Momma, it turns out, is just about always right, about just about everything.
 
But momma is also boring. That doesn’t make her any less right – in fact, she’s boring specifically because of how consistently right she is – but it does make her a lot harder to listen to. And that is how it should be. A hip mom is probably a bad mom. A mom with anything but dull, clichéd things to say about life probably isn’t doing her job.
 
And I mention my momma because it is basically impossible to give professional athletes good financial advice without sounding exactly like her.
 
There is no conceivable way to approach the topic of disability insurance, for example, as anything other than a sober reflection on the very real possibility of becoming permanently crippled (especially if your career involves running away from 300-pound men who want to eat you), and the financial implications involved if you do. If CPA were the name of a rap group, it might be vaguely cool, but nothing says unsexy like an acronym for “certified public accountant.” A watchdog that monitors your bank statements and tax records is neither fun to play with nor intimidating to look at nor fuzzy to sleep with.
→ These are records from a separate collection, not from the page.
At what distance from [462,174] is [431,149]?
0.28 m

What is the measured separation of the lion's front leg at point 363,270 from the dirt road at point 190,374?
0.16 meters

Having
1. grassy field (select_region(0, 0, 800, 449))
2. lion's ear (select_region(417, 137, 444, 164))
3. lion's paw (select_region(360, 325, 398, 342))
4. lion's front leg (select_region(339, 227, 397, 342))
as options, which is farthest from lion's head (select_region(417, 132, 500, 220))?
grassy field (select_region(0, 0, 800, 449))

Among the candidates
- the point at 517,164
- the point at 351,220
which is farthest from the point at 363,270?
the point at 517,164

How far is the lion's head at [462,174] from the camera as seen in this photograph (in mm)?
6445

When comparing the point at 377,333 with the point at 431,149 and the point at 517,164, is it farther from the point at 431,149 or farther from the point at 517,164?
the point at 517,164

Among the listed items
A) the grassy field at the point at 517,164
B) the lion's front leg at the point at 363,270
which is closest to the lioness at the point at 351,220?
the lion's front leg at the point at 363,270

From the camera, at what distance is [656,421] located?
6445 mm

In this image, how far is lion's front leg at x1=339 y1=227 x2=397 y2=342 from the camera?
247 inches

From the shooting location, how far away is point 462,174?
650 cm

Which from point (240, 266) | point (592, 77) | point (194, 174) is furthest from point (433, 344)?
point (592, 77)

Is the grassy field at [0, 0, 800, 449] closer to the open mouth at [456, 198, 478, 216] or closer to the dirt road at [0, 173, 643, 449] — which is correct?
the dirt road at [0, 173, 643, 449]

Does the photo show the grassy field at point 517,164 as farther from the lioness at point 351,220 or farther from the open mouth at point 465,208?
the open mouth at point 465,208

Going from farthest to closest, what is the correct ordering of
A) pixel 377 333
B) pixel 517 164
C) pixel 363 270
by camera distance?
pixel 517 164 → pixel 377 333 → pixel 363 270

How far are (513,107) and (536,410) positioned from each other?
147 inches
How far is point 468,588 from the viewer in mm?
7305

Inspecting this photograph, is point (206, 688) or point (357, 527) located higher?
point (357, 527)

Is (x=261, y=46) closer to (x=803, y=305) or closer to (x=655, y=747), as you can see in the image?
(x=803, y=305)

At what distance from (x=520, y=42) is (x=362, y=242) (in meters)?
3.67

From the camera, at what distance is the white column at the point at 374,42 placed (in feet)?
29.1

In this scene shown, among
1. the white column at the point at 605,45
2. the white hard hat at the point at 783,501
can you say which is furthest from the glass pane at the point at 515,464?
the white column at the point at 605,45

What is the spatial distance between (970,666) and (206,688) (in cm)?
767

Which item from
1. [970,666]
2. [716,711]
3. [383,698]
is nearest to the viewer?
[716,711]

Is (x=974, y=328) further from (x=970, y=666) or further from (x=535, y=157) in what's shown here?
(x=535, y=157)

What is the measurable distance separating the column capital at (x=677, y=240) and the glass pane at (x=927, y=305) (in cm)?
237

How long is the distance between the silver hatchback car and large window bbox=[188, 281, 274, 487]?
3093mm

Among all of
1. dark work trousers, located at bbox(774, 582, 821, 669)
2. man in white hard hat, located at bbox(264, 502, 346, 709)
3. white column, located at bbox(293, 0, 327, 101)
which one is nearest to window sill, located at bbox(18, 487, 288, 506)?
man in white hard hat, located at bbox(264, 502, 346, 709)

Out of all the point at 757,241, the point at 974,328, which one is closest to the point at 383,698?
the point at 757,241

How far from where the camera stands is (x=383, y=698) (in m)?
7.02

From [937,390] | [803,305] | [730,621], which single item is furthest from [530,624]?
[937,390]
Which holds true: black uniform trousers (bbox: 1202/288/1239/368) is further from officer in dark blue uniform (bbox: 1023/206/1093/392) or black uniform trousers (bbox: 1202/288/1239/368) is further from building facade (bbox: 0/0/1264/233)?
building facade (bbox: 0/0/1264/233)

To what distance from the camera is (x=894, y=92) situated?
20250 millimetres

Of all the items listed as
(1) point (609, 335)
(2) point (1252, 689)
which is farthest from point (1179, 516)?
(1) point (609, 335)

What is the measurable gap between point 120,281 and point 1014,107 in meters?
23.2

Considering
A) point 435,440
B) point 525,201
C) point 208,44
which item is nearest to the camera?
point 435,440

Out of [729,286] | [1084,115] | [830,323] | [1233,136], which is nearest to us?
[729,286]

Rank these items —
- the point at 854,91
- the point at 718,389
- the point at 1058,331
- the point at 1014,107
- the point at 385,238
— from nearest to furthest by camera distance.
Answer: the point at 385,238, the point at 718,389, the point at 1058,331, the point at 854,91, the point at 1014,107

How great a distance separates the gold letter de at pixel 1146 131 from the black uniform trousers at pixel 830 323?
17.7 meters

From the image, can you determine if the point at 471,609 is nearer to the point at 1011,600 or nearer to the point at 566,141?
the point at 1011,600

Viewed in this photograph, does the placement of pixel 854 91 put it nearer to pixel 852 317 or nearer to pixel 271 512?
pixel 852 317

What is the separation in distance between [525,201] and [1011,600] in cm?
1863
Spending plans and estates are things that moms have.
 
Whenever I read things like NCompass Financial’s Money Mindset For Athletes Handbook, I am struck by how redundantly obvious all the information and suggestions they offer are. Of course if you are living by yourself in a city where you will spend approximately 4 months out of the year, it’s probably better to rent than buy. Of course nothing is permanent – the ability to whack a ball traveling at 97 mph with a stick less so than most things. Of course more saving now will mean more spending, for longer, later. Of course insulating yourself from every third cousin thrice-removed and friend from that one week that one summer in elementary school is smarter than serving as a bottomless ATM for any person that ever knew you. Of course of course. Of course of course of course.
 
And then I read stats that say things like 80% of NFL players go bankrupt within 3 years of leaving the league (or is it 40%? And does that matter?), and I ask myself how so much of course could possibly slip through the cracks.
 
Well, there are certainly plenty of answers floating around out there. People will tell you it’s a youth thing. Or it’s the inevitable result of giving people who tend not to come from money lots and lots of it really quickly. Or that the greater education system is to blame for not focusing more on practical skills like money management and financial planning. Or that society bears the burden for its fetishistic worship of athletes – the myths it makes that the gods themselves are only too willing to indulge in. Or that the killer psychology instilled in some of the most naturally competitive, aggressive people on the planet is fundamentally incompatible with things like caution and foresight.
 
And ultimately, I think there’s a good deal of truth in all of them (minus the personal responsibility nonsense blaming rappers, bling-bling and a lack of father figures). But momma used to tell me that the simplest answer is often the best, and the simplest answer in this case is that managing money is boring.
 
On the most intuitive level possible, the act of saving goes against the very idea of money. And you don’t need statistics to tell you that people receiving large amounts of cash in big chunks – even people who aren’t professionally confident – are more likely to allow all that theoretically valuable paper to fulfill its basic purpose (and achieve actual value) than people who don’t.
 
Adopting the money mindset means thinking like a mom does, and no matter how much you love the woman who birthed you (hi mommy!), no one ever grows up wanting to think like their mothers – until they’re actually grown up, at which point they simply do, whether they like it or not.
 
It seems to me that the problem with money management is one of messaging, and in that sense, the NCompass guide is wonderful. It’s easy to understand, if a bit easy to get bored with, and seems so self-apparent it can’t possibly not be true – in other words, it sounds exactly like good information on money management should.
 
There’s nothing condescending about “mommying” professional athletes. What’s condescending is to assume that the message needs to be ginned up, needs to be made cool or relevant. The more professional athletes with experience in financial matters, positive or negative, come out and speak about money, the less taboo of a subject it will be, the easier it will be to convince people to take responsible steps in their lives. And that’s extremely important for improving the financial stability of athletes, the people who make the professional sports industry the ridiculously consistent money machine it is. 
 
But that’s also a separate battle. Money culture in sports will only ever develop on a peer-to-peer level: making things cool is what friends do. Providing good information, on the other hand, is a distinctly motherly pastime.
 
Money Mindset is as easy to read as it is broad in scope. It tells you the truth – it doesn’t try to sell you a product. It contains no revolutionary secrets, just thorough, well-vetted information relayed cleanly. It errs always on the side of simplicity, without shooting for the lowest common denominator. Money Mindset, to say it another way, explains money in sports the way a good mom would. No athlete has to listen to it, but all athletes probably should.